Short text fragments from websites
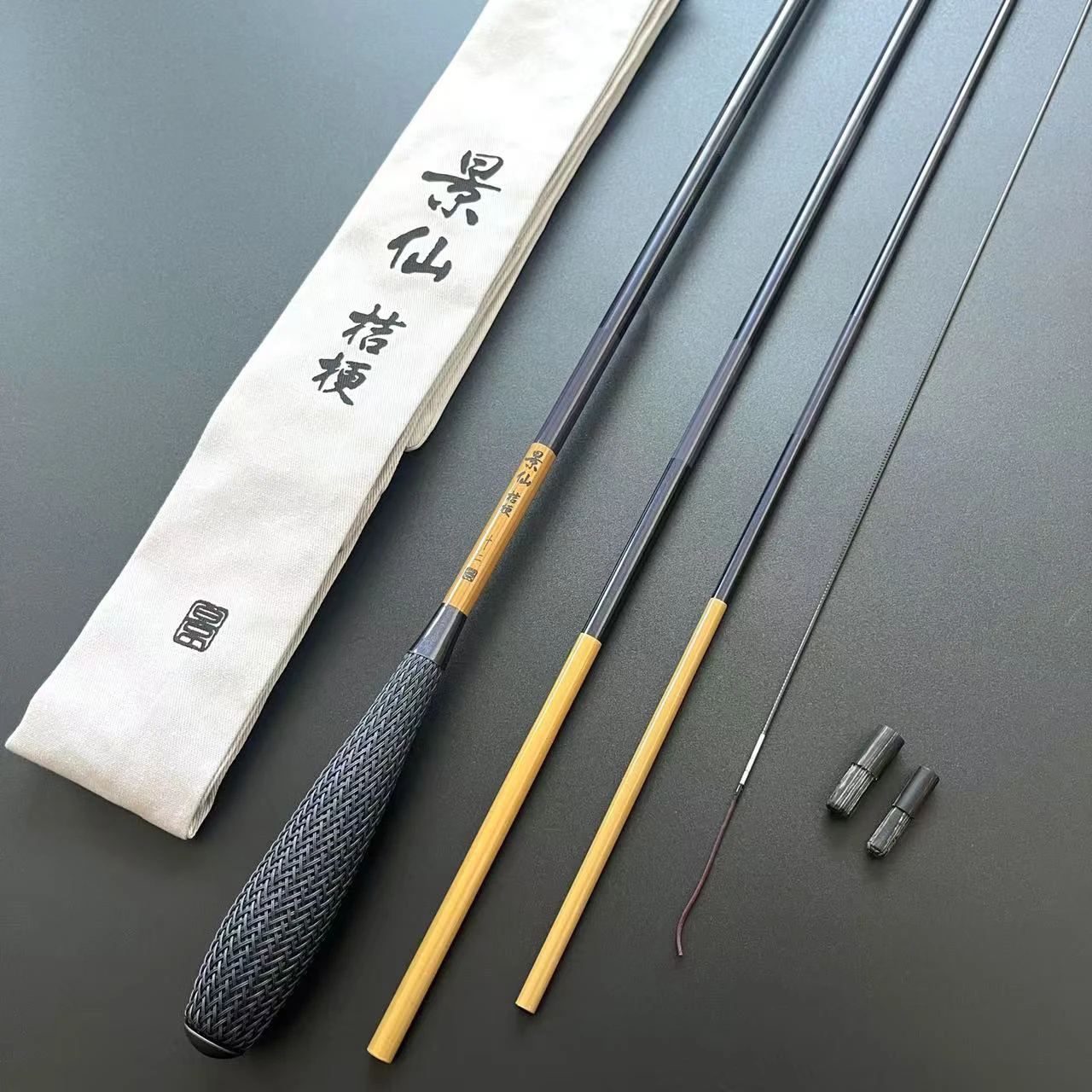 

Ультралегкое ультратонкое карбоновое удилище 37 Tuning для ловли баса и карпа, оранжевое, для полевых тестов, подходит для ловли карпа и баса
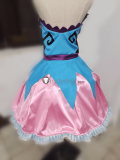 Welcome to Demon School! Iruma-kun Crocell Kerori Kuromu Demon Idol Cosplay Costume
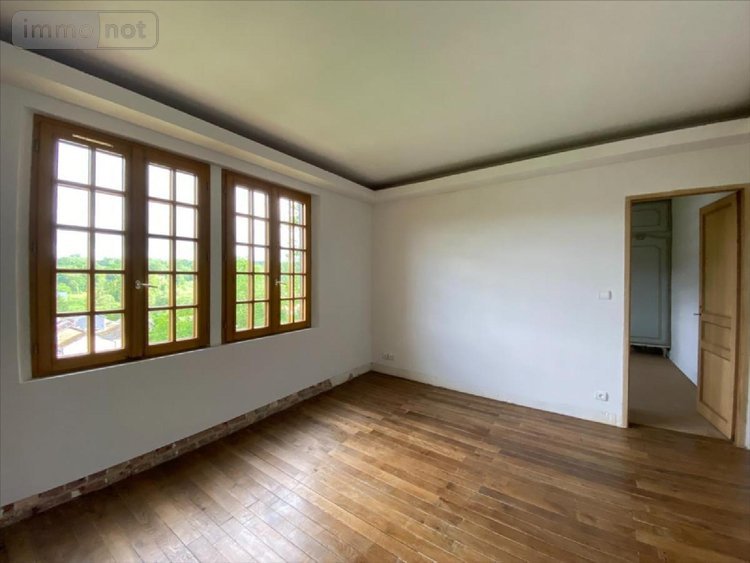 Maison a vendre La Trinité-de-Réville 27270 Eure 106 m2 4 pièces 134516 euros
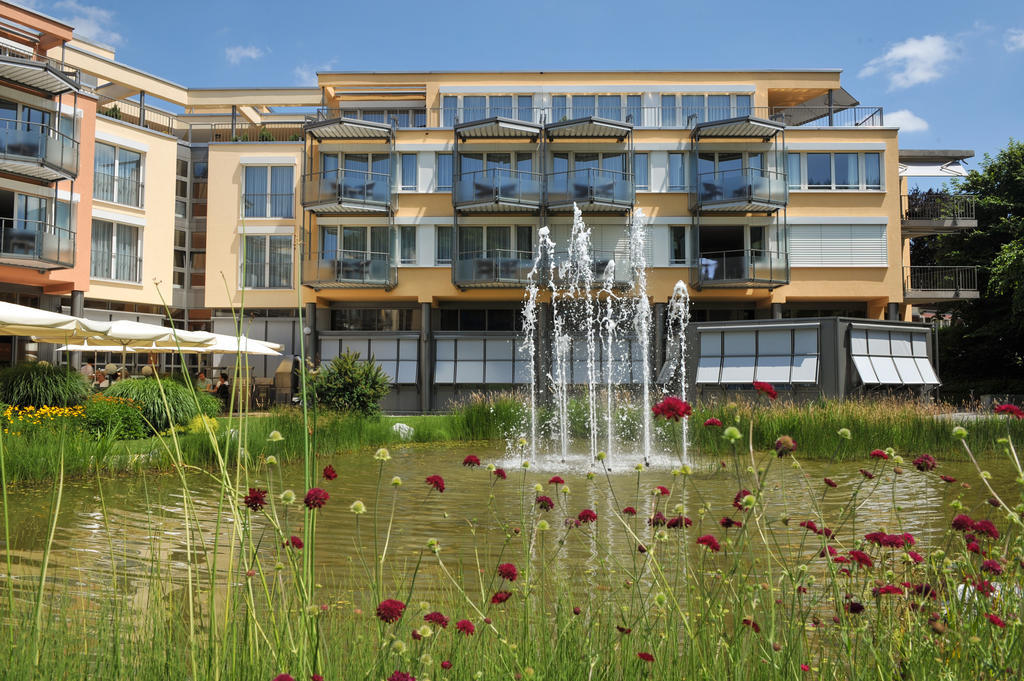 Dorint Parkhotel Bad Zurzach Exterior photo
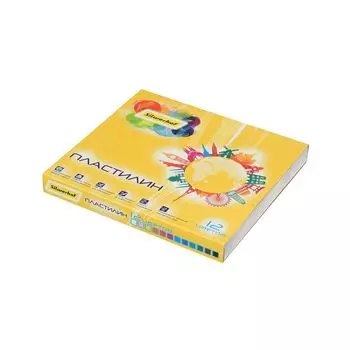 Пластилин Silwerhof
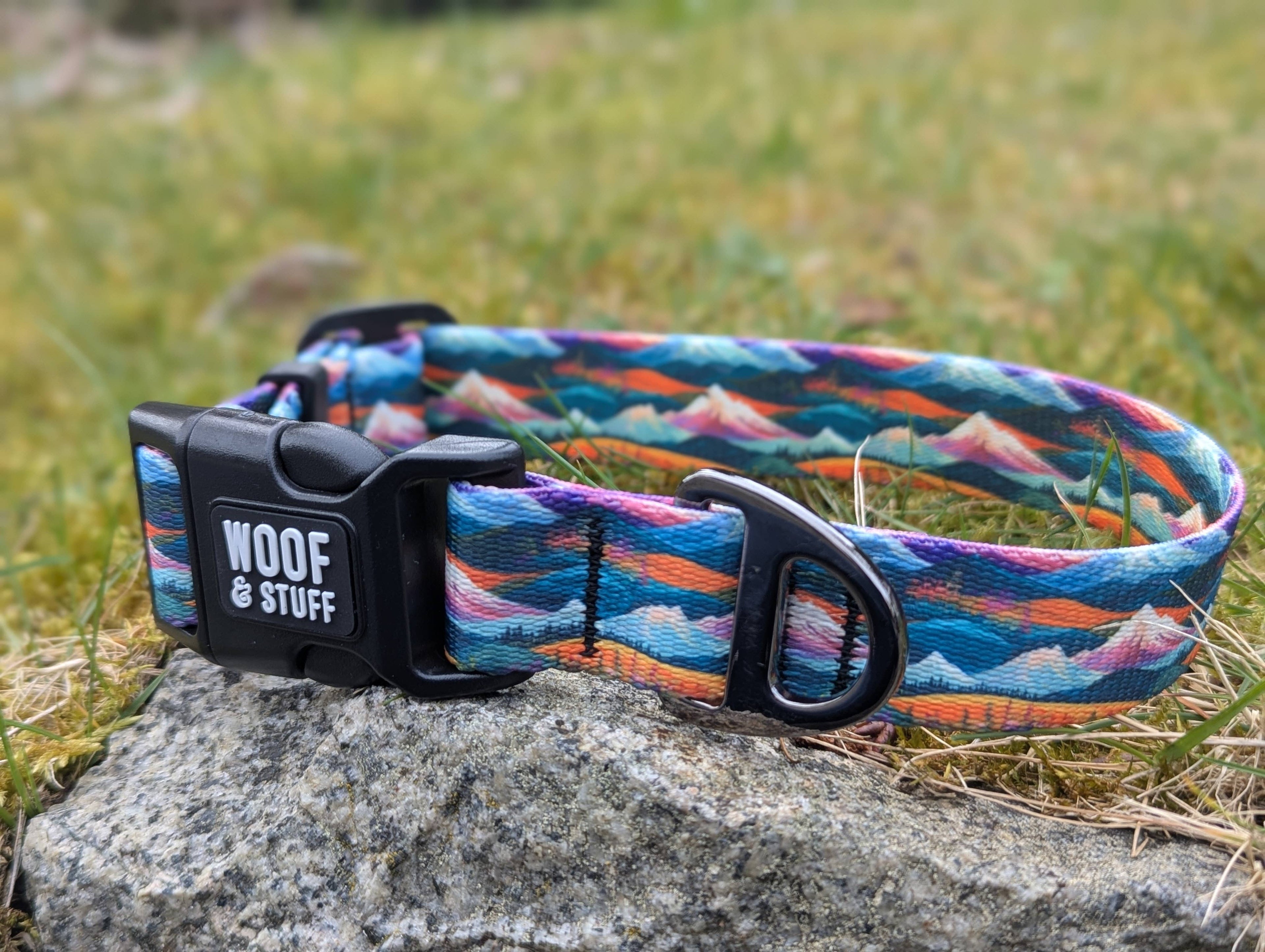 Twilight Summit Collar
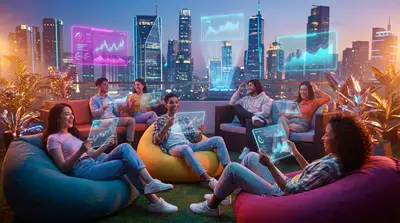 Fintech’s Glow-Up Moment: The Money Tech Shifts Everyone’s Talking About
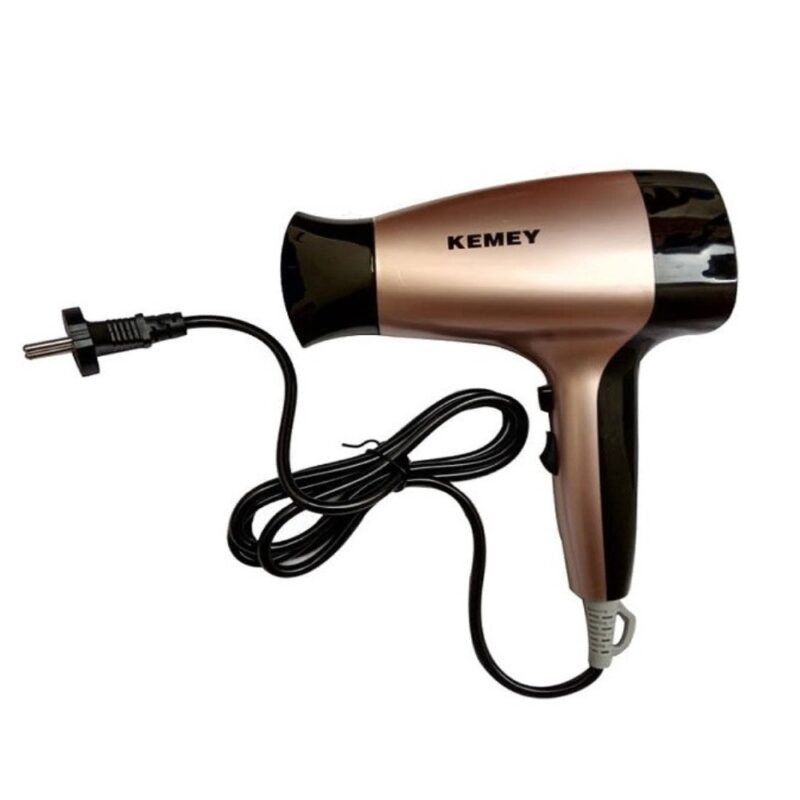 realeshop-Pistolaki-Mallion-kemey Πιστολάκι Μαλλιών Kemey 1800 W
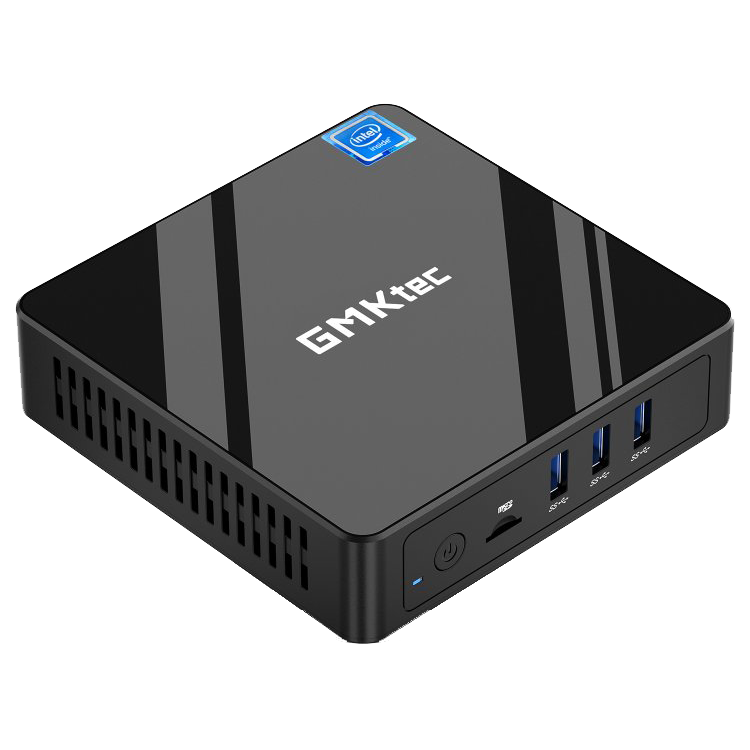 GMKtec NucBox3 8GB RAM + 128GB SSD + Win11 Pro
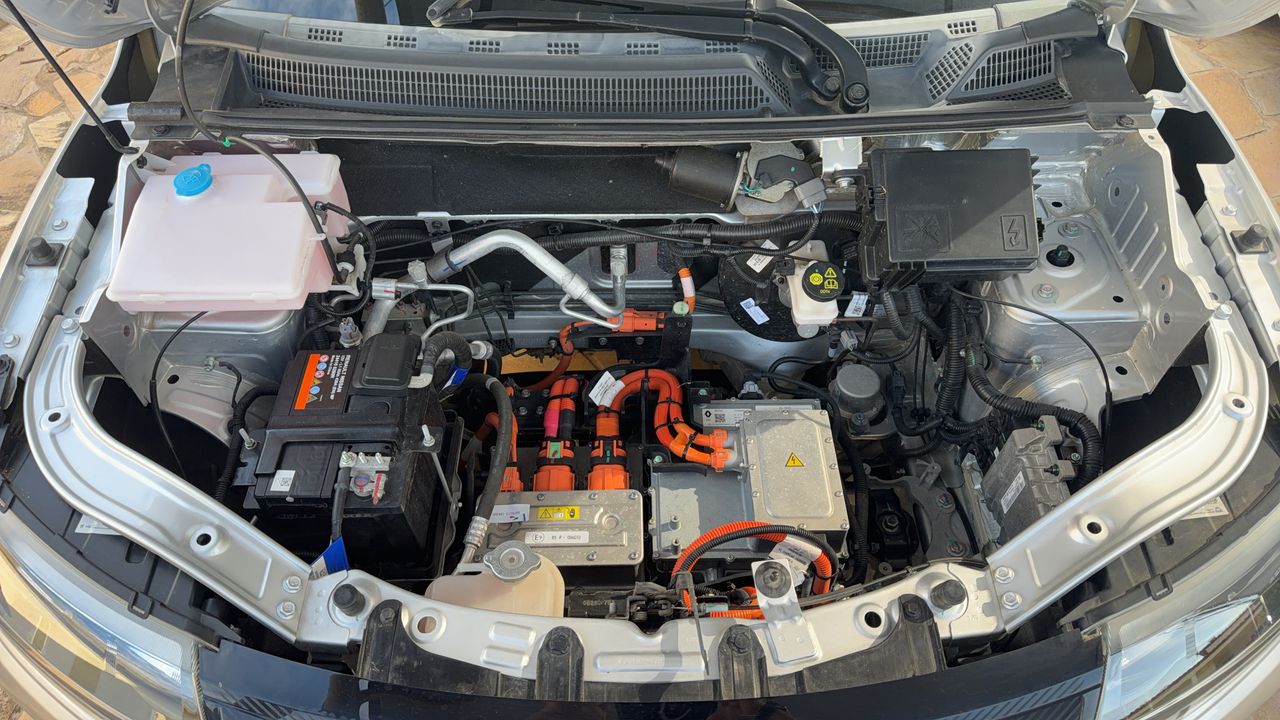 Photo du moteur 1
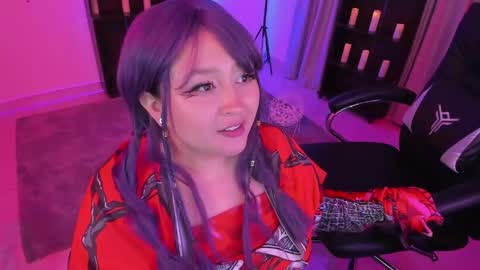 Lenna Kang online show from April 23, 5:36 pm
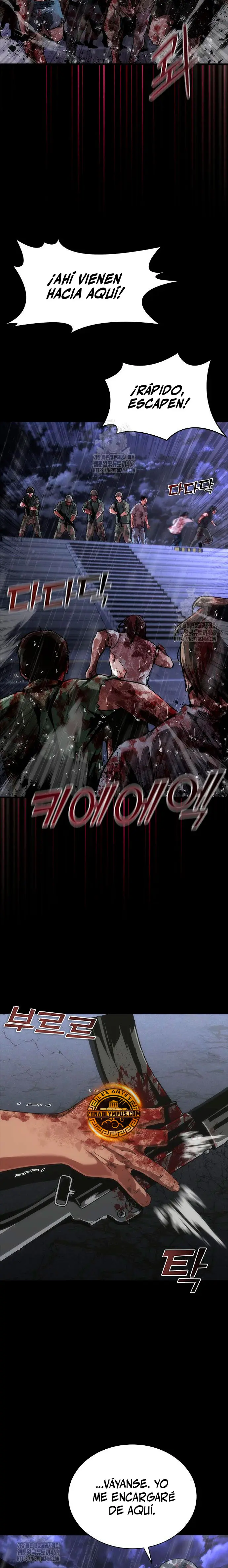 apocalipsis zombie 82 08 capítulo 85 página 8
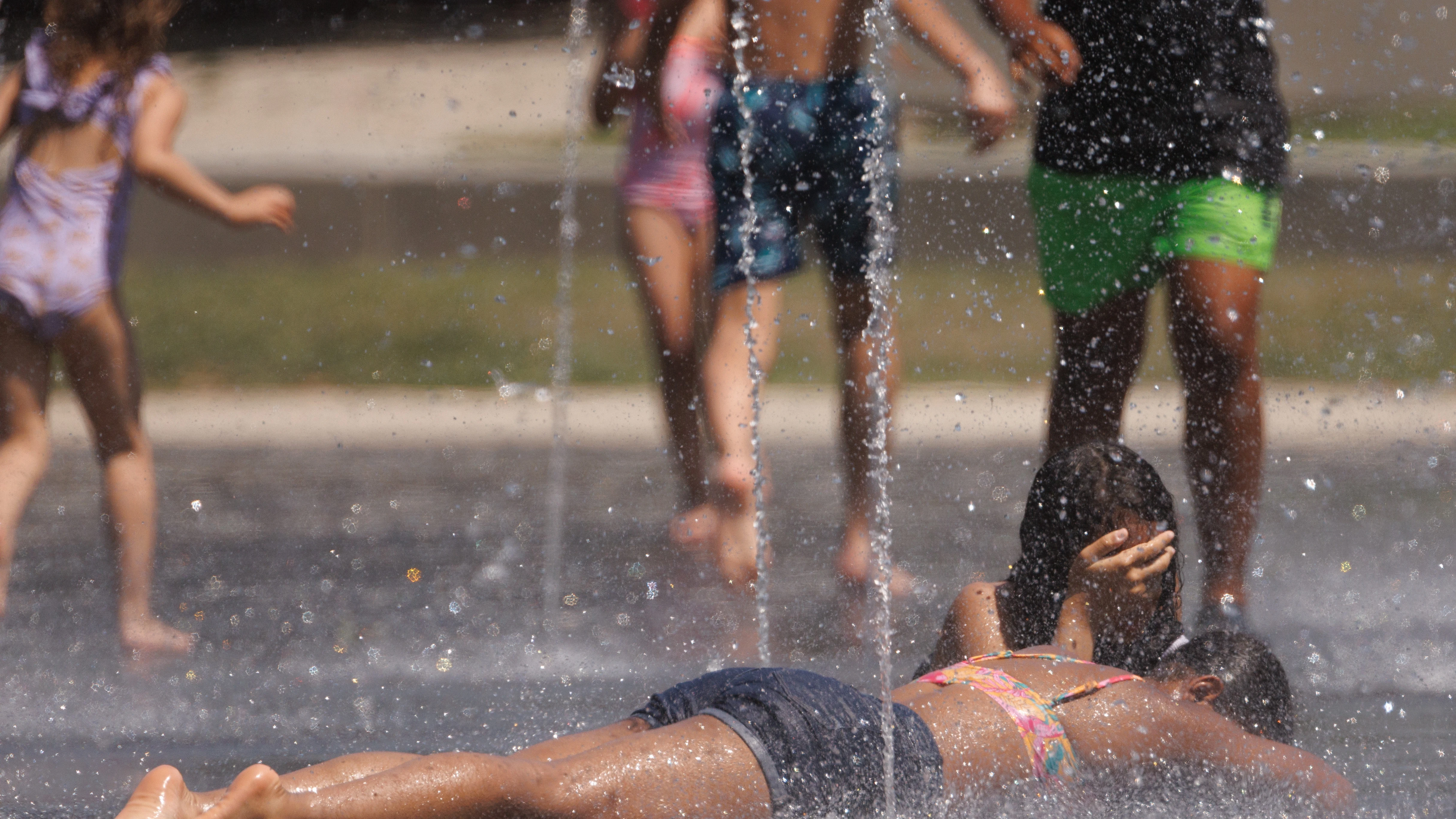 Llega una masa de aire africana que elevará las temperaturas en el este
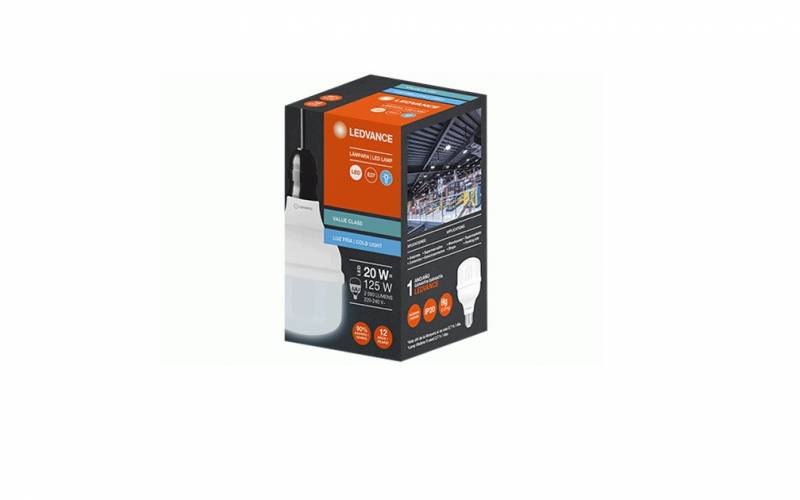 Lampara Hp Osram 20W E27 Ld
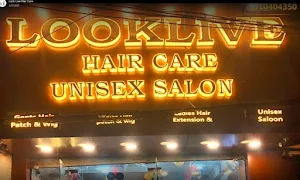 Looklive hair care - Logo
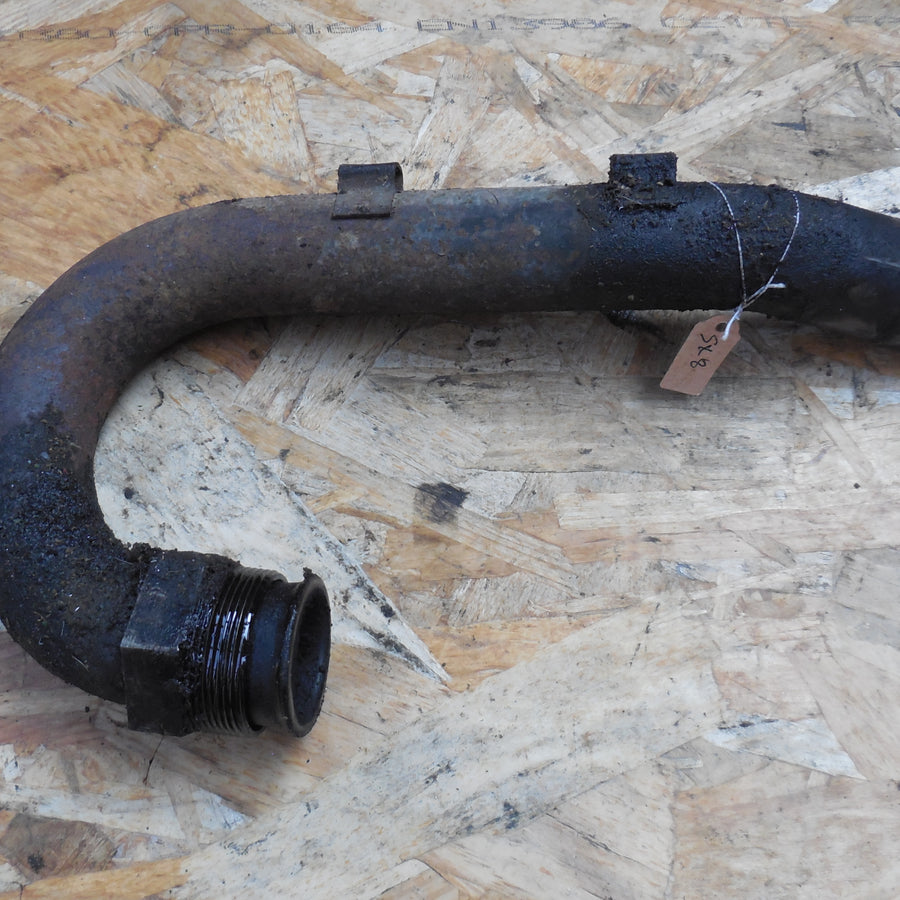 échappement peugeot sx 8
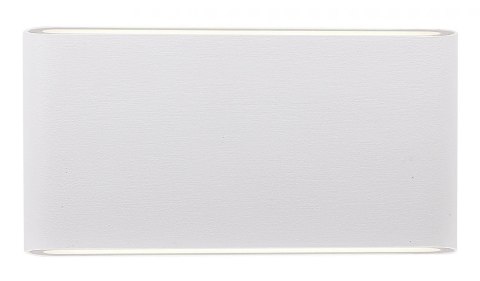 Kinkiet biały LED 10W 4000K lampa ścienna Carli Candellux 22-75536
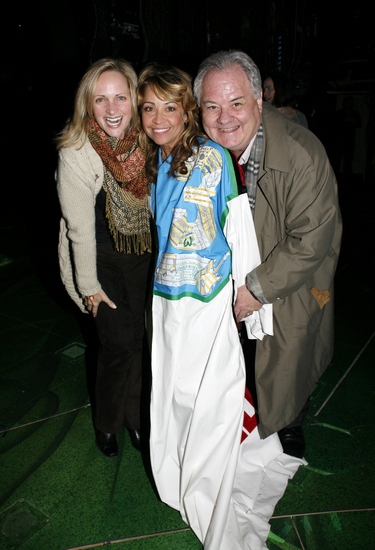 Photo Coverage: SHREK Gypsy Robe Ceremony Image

▸ The task
Extract every line of the listing above word for word, leaving the pictures out of your answer.

▸ Problem solution
Ультралегкое ультратонкое карбоновое удилище 37 Tuning для ловли баса и карпа, оранжевое, для полевых тестов, подходит для ловли карпа и баса
 Welcome to Demon School! Iruma-kun Crocell Kerori Kuromu Demon Idol Cosplay Costume
 Maison a vendre La Trinité-de-Réville 27270 Eure 106 m2 4 pièces 134516 euros
 Dorint Parkhotel Bad Zurzach Exterior photo
 Пластилин Silwerhof
 Twilight Summit Collar
 Fintech’s Glow-Up Moment: The Money Tech Shifts Everyone’s Talking About
 realeshop-Pistolaki-Mallion-kemey Πιστολάκι Μαλλιών Kemey 1800 W
 GMKtec NucBox3 8GB RAM + 128GB SSD + Win11 Pro
 Photo du moteur 1
 Lenna Kang online show from April 23, 5:36 pm
 apocalipsis zombie 82 08 capítulo 85 página 8
 Llega una masa de aire africana que elevará las temperaturas en el este
 Lampara Hp Osram 20W E27 Ld
 Looklive hair care - Logo
 échappement peugeot sx 8
 Kinkiet biały LED 10W 4000K lampa ścienna Carli Candellux 22-75536
 Photo Coverage: SHREK Gypsy Robe Ceremony Image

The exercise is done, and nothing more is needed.